守衛鼠想起過往在須彌大陸上見過的其中一族,而該族在短時間內便登上百大種族,不禁驚呼:「怎麼⋯⋯你會是龍?放⋯⋯放過我吧!」

盤古不知自己此時容貌與過往有極大的變化,瞳孔卻不似人形,虎牙突出若龍之尖齒,身上不少地方生出鱗片,甚為嚇人。他想起剛才死去的家人,怒目圓睜,慍道:「龍你媽!我是人,是盤古!若我放過你,誰可放過死去的親人!」





守衛鼠雙眼充滿絕望和恐懼,只見那龍爪越來越大,然後便沒有任何知覺,魂歸天國。盤古右爪筆地直刺穿對方頭部,力度之大更抓碎守衛鼠身後的岩石。他感到一抹溫熱的血混著腦漿濺在臉上,總算稍微平息心中的憤怒,替眾人報仇,可是心知即使如此,自己也依然無法帶回盤士等人,實感空虛。

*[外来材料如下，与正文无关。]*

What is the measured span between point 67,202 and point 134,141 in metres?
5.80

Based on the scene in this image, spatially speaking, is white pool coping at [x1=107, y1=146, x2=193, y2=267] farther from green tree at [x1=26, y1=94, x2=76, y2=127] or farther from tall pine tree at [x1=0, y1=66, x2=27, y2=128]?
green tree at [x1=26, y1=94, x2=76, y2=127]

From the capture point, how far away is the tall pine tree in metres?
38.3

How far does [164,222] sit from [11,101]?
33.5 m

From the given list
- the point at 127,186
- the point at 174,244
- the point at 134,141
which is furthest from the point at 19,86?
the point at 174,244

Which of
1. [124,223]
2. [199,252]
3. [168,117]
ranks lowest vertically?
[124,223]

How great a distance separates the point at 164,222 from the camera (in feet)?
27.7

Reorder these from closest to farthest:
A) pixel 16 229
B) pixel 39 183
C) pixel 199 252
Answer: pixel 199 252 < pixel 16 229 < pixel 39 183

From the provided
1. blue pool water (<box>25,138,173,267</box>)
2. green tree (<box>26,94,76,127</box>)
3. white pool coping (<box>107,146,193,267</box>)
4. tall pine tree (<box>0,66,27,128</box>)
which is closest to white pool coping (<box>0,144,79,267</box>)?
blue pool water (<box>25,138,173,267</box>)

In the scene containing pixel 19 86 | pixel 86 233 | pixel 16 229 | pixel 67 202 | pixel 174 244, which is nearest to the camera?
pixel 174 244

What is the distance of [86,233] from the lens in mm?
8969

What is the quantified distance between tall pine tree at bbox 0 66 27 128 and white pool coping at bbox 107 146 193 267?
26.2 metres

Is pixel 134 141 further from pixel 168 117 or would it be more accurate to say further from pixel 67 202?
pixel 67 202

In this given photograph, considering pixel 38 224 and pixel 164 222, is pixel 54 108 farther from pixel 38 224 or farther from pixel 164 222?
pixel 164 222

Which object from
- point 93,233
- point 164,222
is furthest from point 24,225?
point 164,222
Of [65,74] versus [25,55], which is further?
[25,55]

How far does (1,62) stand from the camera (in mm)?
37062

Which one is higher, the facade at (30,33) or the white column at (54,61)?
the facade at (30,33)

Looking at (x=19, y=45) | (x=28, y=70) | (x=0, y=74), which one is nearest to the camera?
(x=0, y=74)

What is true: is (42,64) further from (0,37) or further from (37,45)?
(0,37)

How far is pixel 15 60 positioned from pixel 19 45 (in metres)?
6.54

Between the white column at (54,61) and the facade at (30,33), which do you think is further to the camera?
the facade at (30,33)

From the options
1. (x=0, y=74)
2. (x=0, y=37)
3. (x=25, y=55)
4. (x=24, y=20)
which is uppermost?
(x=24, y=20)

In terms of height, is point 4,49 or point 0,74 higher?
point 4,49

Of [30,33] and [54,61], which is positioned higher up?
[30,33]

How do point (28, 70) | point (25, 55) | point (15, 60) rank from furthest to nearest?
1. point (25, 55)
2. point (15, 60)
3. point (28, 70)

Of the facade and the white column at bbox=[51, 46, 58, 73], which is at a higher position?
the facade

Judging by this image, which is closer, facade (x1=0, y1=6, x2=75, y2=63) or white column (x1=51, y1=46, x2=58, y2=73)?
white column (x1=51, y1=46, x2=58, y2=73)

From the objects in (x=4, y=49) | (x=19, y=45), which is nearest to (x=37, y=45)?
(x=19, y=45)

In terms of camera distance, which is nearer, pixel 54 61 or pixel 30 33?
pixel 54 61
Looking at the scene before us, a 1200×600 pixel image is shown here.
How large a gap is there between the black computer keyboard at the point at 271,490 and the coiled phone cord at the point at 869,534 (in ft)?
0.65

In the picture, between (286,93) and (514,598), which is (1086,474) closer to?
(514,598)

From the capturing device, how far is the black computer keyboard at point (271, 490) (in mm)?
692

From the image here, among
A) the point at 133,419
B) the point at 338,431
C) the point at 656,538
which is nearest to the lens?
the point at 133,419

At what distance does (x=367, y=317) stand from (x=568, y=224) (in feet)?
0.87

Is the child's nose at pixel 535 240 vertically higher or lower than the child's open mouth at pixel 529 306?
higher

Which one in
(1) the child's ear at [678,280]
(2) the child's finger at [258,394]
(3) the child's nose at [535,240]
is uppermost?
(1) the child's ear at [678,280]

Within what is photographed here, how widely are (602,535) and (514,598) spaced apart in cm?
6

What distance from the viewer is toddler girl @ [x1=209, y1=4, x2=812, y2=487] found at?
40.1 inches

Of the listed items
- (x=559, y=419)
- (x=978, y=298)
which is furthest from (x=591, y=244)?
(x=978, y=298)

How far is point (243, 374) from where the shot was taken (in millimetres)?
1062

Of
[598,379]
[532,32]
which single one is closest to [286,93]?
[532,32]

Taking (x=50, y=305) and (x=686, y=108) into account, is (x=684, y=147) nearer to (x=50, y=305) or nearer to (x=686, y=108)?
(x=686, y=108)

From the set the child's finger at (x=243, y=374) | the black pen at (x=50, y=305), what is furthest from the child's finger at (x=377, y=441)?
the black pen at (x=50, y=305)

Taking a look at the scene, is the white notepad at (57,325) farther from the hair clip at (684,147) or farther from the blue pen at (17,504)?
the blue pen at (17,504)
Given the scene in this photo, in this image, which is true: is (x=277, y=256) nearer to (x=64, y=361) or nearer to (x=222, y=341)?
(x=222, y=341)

他戰意一退,身體似無法負荷變化,逐漸返回原形,便拔出右手,落回地面。守衛鼠的屍身也在及後倒地,盤氏等人想起一直以來被土鼠族欺壓,怒氣填胸,紛紛衝上去用鋤頭等毆打,將守衛鼠打成一團肉醬。

盤十一拐一拐的走向盤古,問其狀況,後者實在筯疲力盡,幾乎動也不能動,而且渾身紅腫疼痛,恐怕普通小孩也足以殺死自己,更遑論守衛鼠。盤十見盤古無事,終於放下心來,可是忍耐不住情緒而痛哭,說:「剛才守衛鼠一腳把爸踢死了⋯⋯」

盤古難以置信,可是知盤十絕不會以此開玩笑,雙眼一睜,血氣上衝,吐出一口鮮血,眼前一黑,就此暈倒過去。